Thanks to an awesome video, I was recently able to switch to Arch Linux.
I was able to go through a lot less pain than when I was installing FreeBSD.
I liked FreeBSD, but I had to come to terms with what it lacked: DRM support, the
Rust Cargo, ... I would use it again for a server, but maybe not for a desktop environment.
In any case, post-installation, I decided to try and track all the Operating Systems that I've used thus far. Here's a list:
My primary OS that I've used throughout my life, ever since I had a computer up until up I made a switch to Linux.
Unfortunately, I can't recall when I switched to different versions of these Operating Systems.
- XP: The Eternal OS. In Korean PC Bangs, XP stayed for a very long time. I was surprised (but also not surprised) to see XP running on Cuban computers in 2016. I'm sure there are still computers out there running XP.
- Vista: Reminds me of the backlash against Vista, partially due to the trust XP had garnered.
- 8: I recall a personal backlash against this OS, since they wanted to design it like a tablet/mobile OS.
Linux/Unix. Back when I still didn't know anything about software development, somebody told me that I should switch to Linux, and I somehow just...listened to some random person on the internet.
That it would make development work easier (well, that person was right, I guess...)
This would start my still current use of Linux/Unix.
- Linux Mint: 2019/09 ~ 2020/12. My first Linux distro, and the one I used for longest. I chose Mint because it was supposedly easiest for beginners. It was a great environment to get used to Unix and the CLI world.
- CentOS: 2020/01~2020/06. Primarily used for work for our server. Didn't do much on it, but didn't find much different from Mint than
- Manjaro: 2020/12~2021/05. The successor to Mint. I loved Manjaro. Easy to install, much faster than Mint.
- Ubuntu: 2021/01~2021/04. Used as a VM, but didn't find almost anything foreign.
- FreeBSD: 2021/05~2021/07. As much as I appreciate BSD for its stability and security, it was a painful experience to use for a desktop environment.

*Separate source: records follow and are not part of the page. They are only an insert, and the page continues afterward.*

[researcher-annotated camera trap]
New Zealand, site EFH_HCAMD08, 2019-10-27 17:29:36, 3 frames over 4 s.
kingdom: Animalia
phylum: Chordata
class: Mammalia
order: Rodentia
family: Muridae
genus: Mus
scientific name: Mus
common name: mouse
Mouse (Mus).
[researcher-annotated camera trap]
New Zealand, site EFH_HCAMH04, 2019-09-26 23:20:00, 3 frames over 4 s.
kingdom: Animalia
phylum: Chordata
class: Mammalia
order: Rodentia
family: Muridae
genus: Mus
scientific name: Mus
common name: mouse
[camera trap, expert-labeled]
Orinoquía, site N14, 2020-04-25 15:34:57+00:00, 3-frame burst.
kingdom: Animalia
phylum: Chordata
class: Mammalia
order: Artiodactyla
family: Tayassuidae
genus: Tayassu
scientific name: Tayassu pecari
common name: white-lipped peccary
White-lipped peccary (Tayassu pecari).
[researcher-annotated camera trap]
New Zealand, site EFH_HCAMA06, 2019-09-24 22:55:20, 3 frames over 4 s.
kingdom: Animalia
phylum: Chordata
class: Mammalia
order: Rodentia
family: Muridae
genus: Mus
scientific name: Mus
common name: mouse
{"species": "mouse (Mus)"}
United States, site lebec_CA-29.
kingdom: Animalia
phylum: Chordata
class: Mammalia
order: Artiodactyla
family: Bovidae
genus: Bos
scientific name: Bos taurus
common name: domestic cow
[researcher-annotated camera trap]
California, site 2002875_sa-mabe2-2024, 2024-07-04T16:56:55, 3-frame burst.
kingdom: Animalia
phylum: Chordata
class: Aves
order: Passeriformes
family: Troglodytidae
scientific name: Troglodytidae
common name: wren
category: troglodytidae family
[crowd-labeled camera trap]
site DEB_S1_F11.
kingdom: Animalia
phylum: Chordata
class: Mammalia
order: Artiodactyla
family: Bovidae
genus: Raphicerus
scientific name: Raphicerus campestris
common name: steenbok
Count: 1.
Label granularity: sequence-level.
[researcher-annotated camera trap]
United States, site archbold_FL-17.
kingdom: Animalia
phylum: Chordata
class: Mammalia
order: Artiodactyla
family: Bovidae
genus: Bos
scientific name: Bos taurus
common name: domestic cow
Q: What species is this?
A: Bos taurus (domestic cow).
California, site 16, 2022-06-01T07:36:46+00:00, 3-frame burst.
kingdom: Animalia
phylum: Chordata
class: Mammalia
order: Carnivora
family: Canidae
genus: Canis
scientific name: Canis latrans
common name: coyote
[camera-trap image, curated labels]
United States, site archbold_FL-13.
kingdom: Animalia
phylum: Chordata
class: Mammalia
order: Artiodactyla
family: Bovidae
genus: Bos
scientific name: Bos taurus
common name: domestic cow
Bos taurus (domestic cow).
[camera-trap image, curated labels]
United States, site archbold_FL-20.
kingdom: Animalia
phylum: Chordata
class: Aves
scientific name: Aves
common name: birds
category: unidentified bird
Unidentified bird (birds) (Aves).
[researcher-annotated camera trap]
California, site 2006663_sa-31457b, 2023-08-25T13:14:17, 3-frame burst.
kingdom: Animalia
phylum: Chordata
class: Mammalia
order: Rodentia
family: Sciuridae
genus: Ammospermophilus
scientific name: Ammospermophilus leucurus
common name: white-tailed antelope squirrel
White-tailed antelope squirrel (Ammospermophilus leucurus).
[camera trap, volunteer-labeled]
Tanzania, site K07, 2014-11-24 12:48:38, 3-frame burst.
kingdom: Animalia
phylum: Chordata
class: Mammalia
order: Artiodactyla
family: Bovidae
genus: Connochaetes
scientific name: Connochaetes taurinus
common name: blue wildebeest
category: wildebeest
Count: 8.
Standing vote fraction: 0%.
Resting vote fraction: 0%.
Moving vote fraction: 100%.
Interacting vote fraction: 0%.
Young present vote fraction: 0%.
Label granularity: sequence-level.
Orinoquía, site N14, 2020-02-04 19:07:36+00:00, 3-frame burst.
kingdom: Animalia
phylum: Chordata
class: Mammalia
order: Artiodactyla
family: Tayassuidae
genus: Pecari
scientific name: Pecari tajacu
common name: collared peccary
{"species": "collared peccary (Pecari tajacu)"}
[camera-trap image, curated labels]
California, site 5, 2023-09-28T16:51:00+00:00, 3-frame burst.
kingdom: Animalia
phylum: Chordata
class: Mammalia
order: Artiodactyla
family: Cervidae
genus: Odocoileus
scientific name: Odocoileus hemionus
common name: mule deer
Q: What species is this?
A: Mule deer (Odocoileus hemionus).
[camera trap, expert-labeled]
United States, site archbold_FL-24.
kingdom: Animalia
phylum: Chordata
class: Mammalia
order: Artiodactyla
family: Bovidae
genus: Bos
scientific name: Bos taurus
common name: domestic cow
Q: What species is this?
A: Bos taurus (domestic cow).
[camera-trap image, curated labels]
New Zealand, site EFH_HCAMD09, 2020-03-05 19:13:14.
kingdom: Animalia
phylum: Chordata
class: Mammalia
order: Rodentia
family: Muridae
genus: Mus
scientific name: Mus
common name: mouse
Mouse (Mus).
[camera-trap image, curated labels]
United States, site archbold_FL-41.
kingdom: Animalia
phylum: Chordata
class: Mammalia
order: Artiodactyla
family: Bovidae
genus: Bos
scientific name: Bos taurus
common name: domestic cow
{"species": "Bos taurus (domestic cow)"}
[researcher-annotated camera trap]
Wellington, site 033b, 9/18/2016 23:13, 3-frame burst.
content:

- Arch: 2021/07~. Current installation on my personal laptop. Honestly, I love it. I love the fact that it's so light and not bloated -- I was surprised to find the canonical firefox installation missing from the install. I only need to install what I want, only what I need. Even still, installation was surprisingly painless.
I've actually never really used macOS, other than for work recently.
- Catalina(10.15): 2021/06~2021/09
I have also used various Desktop Environments by using Linux/Unix, which I rank as
- GNOME. Sleek and easily configurable. Everything works out of the box nicely.
- xfce. Kind of a pain to deal with sometimes, but also very light.
- Cinnamon. Very Windows-like and friendly to beginners.
- MATE. Nothing to complain about, but also nothing to exude about.
- KDE. Perhaps I've just had a bad experience, but it was just killing my computer when I tried to use KDE. I couldn't use it for longer than a few days.